Kitz Forum

Chat => Chit Chat => Topic started by: Weaver on August 14, 2022, 07:35:34 PM

Title: Regex speed-up
Post by: Weaver on August 14, 2022, 07:35:34 PM: I have the following data file, courtesy of mr johnson’s custom code in my ZyXEL modems.
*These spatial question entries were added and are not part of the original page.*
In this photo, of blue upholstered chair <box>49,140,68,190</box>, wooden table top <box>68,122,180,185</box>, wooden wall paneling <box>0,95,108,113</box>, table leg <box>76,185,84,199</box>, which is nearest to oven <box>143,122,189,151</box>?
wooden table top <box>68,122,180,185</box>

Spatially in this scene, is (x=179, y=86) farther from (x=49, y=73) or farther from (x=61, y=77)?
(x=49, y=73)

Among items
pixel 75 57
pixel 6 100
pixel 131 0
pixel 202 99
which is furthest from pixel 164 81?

It is the SNR per tone data:
Code: [Select]
xdslctl: ADSL driver and PHY status Status: Showtime Last Retrain Reason: 8000 Last initialization procedure status: 0 Max: Upstream rate = 286 Kbps, Downstream rate = 3064 Kbps Bearer: 0, Upstream rate = 352 Kbps, Downstream rate = 2676 Kbps Tone number SNR 0 0.0000 1 0.0000 2 0.0000 3 0.0000 4 0.0000 5 0.0000 6 0.0000 7 31.0000 8 34.5000 9 36.5000 10 35.5000 11 33.5000 12 32.5000 13 31.5000 14 29.5000 15 28.5000 16 27.5000 17 26.5000 18 24.5000 19 24.0000 20 23.5000 21 21.5000 22 21.0000 23 19.5000 24 20.0000 25 18.5000 26 17.0000 27 18.0000 28 15.5000 29 14.5000 30 15.0000 31 14.5000 32 0.0000 33 29.1875 34 31.5625 35 33.1875 36 34.0000 37 34.8750 38 35.9375 39 36.6250 40 37.4375 41 37.9375 42 38.6250 43 39.3125 44 39.6875 45 39.4375 46 33.9375 47 39.0000 48 38.5625 49 37.5625 50 37.0000 51 37.0000 52 36.8125 53 36.8750 54 37.0000 55 37.1875 56 37.3750 57 37.5000 58 36.5000 59 36.5625 60 37.2500 61 37.6875 62 37.5625 63 37.5625 64 37.0625 65 37.3750 66 37.1250 67 35.4375 68 36.7500 69 36.3750 70 36.0625 71 35.8125 72 35.3125 73 35.0000 74 34.3750 75 34.3125 76 34.0625 77 33.7500 78 33.4375 79 32.8750 80 32.6875 81 32.1250 82 31.5625 83 31.5000 84 31.0000 85 30.5625 86 30.1250 87 29.6875 88 29.4375
The file is truncated because the rest isn’t relevant to what I’m doing.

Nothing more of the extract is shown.